Cependant, le talent de Rovelli fait qu'il y a d'autres thèmes à peine cachés dans White Holes. Dans l’horizon : comment la sensibilisation doit être menée ; quelle est l’essence du métier de scientifique, quel en est le coût et quels en sont les avantages ; comment parler de Dante Alighieri, se laisser guider par lui, au milieu des mystères les plus sombres de l'univers. Parler de la physique la plus complexe, pour parler de l'humanité la plus simple. Le tout en un peu plus d’une centaine de pages.
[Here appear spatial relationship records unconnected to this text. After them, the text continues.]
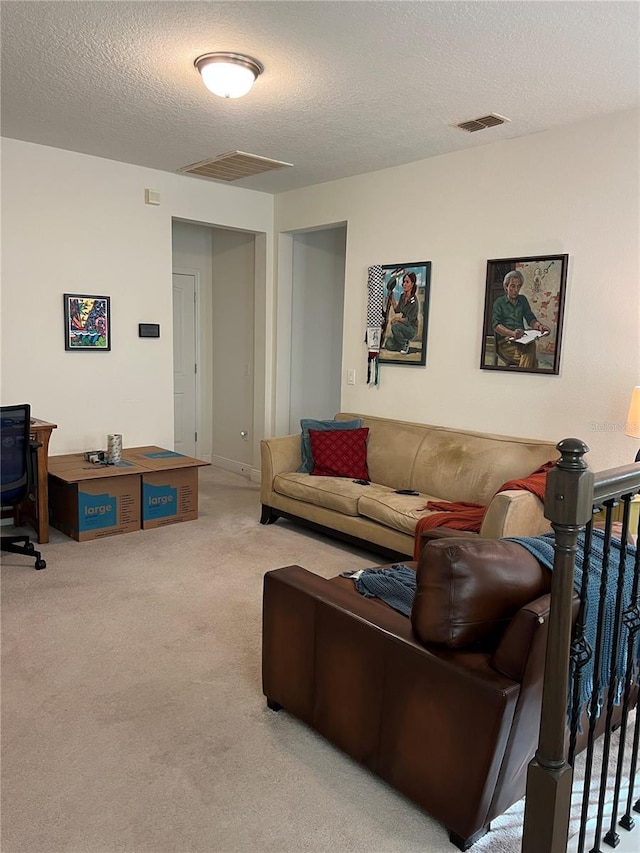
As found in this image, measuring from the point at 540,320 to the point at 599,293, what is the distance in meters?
0.39

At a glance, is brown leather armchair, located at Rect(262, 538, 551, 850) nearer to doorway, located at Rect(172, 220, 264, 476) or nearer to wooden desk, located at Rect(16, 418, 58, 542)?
wooden desk, located at Rect(16, 418, 58, 542)

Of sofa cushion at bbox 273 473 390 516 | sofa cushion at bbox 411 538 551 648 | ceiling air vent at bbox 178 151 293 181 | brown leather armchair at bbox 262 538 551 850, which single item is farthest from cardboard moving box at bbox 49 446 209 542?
sofa cushion at bbox 411 538 551 648

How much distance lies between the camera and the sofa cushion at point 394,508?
3885 mm

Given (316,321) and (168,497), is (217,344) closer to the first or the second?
(316,321)

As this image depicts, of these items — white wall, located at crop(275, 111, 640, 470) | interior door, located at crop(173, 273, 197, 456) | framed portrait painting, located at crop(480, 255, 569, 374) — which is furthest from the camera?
interior door, located at crop(173, 273, 197, 456)

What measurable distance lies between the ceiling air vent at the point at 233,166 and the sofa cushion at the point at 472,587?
3763mm

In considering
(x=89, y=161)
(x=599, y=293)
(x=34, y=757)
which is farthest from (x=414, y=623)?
(x=89, y=161)

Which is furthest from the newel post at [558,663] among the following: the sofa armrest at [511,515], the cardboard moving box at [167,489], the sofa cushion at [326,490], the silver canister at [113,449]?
the silver canister at [113,449]

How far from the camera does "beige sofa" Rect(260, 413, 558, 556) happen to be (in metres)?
3.89

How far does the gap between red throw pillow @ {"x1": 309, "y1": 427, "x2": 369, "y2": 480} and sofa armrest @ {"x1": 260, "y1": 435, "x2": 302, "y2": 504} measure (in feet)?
0.64

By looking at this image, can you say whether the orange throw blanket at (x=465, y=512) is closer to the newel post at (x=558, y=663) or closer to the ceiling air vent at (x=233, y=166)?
the newel post at (x=558, y=663)

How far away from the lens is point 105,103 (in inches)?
147

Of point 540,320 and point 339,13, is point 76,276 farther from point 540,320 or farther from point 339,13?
point 540,320

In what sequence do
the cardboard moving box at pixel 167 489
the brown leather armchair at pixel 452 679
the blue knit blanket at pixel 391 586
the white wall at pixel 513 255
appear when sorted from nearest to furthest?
the brown leather armchair at pixel 452 679 → the blue knit blanket at pixel 391 586 → the white wall at pixel 513 255 → the cardboard moving box at pixel 167 489
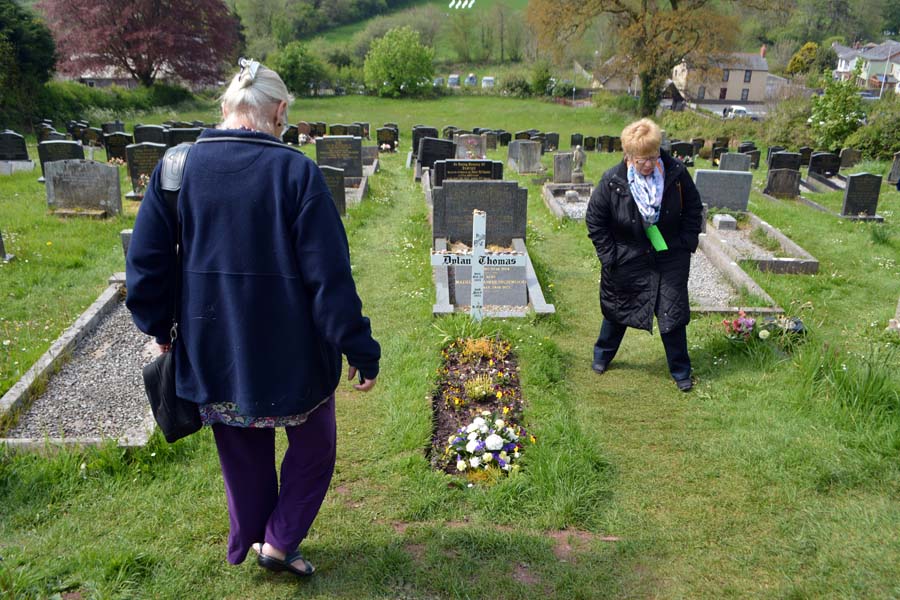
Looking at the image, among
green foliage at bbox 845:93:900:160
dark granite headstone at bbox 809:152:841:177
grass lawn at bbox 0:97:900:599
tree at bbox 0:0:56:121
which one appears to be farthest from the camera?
tree at bbox 0:0:56:121

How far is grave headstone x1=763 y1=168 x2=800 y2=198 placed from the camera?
1412 cm

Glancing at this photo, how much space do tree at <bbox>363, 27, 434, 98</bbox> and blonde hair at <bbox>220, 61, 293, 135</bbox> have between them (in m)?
51.6

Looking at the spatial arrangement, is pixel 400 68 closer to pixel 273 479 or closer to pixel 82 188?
pixel 82 188

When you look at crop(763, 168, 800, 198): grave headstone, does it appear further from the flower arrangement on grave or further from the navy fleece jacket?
the navy fleece jacket

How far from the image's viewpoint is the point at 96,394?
202 inches

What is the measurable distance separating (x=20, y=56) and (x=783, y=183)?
25.4m

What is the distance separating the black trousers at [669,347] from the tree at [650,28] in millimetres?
34209

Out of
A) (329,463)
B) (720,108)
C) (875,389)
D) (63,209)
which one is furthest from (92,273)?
(720,108)

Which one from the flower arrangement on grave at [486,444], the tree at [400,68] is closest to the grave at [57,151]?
the flower arrangement on grave at [486,444]

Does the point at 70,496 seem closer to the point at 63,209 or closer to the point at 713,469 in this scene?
the point at 713,469

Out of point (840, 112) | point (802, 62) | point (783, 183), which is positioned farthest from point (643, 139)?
point (802, 62)

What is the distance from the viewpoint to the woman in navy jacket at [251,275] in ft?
7.46

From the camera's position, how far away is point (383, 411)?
479cm

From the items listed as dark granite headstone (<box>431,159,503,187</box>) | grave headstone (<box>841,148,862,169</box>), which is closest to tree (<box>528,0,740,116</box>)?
grave headstone (<box>841,148,862,169</box>)
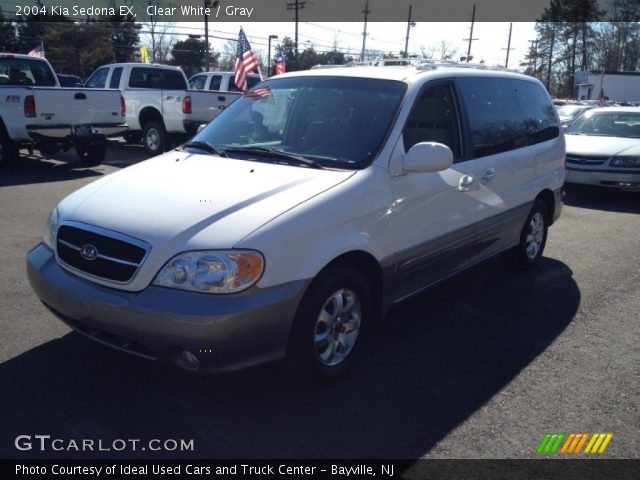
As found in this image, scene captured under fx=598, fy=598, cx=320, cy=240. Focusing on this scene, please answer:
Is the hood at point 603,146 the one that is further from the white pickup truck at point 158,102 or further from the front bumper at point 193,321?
the front bumper at point 193,321

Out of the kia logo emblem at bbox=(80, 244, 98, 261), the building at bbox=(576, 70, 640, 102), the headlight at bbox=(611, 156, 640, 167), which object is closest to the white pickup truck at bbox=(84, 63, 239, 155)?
the headlight at bbox=(611, 156, 640, 167)

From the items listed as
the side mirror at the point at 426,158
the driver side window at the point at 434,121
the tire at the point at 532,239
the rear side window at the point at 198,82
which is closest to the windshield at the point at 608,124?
the tire at the point at 532,239

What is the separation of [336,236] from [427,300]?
2.11m

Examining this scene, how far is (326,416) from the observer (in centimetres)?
334

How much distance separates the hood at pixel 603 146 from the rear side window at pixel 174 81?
31.8 ft

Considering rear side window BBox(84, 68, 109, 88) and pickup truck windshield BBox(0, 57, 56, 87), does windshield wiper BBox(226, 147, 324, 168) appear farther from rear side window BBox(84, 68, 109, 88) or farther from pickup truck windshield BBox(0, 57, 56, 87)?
rear side window BBox(84, 68, 109, 88)

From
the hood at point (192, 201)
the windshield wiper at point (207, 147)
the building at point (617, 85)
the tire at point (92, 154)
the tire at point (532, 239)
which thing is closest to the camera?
the hood at point (192, 201)

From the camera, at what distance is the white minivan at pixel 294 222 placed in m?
3.06

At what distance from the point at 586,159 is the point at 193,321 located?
9396mm

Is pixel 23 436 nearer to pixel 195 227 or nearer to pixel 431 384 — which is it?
pixel 195 227

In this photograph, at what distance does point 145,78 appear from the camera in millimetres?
15320

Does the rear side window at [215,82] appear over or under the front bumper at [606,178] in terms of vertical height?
over

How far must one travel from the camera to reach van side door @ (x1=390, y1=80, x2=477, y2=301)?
4008 millimetres

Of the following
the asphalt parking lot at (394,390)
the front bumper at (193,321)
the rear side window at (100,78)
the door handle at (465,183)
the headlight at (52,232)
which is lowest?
the asphalt parking lot at (394,390)
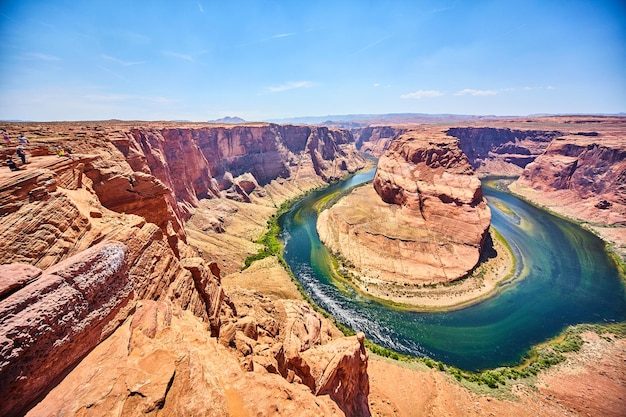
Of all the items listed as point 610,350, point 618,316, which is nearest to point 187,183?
point 610,350

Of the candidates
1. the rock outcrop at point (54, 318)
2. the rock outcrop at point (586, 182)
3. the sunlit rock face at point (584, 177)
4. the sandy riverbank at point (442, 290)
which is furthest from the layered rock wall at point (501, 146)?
the rock outcrop at point (54, 318)

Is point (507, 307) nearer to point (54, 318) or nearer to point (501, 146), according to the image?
point (54, 318)

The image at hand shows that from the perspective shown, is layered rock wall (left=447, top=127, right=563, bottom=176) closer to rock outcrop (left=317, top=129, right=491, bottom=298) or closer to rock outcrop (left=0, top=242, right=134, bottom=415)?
rock outcrop (left=317, top=129, right=491, bottom=298)

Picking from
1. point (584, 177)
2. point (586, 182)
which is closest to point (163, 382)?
point (586, 182)

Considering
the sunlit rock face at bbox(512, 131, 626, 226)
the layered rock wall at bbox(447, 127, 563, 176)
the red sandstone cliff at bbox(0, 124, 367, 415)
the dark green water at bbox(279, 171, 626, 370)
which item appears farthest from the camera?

Ce n’est pas la première fois que Rovelli parvient à une synthèse : science, poésie, humanité et mystère. En fait, son ascension vers la célébrité internationale, depuis les pages inattendues du journal italien Il Sole 24 Ore, s’est faite grâce à son incomparable Sept brèves leçons de physique , un ouvrage de 2014 écrit pour « ceux qui ne sont pas familiers avec la science moderne ou qui en savent peu », dans lequel il a résumé cent ans de recherche dans un petit volume. Cela a conduit à un succès extraordinaire : des traductions dans des dizaines de langues et une entrée dans les listes de best-sellers avec plus d'un million d'exemplaires vendus.
Une décennie plus tard, avec White Holes , Rovelli prend cependant un risque qu'il n'avait pas pris auparavant (même pas dans le précédent Helgoland , de 2022) : raconter une histoire aux connotations hautement techniques dans laquelle, en même temps, il s'implique en tant que chercheur de frontière. C'est l'histoire d'une aventure qui continue. En collaboration avec Hal Haggard (tous deux de l'Université d'Aix-Marseille, France), Rovelli a publié en 2015 un article scientifique dans lequel les deux scientifiques ont proposé que les trous blancs proviennent des trous noirs par un certain effet de rebond. Le livre retrace cette histoire de la découverte avec Hal au tableau noir d'une université, le plaisir ressenti dans le corps lors de la découverte, la narration de la façon dont elle a été obtenue et de ce qui pourrait arriver dans le futur si elle était confirmée. Et il le fait en omettant des détails pour les deux types de lecteurs qu'il a en tête : ceux qui savent tout de la physique et ceux qui n'y savent rien : « Pour les deux, j'irai droit au but : ceux qui ne savent rien de la physique ne s'intéressent, je suppose, qu'à l'essentiel ; les détails sont un fardeau inutile. Ceux qui connaissent les détails ne voudront probablement pas qu'on les leur répète. »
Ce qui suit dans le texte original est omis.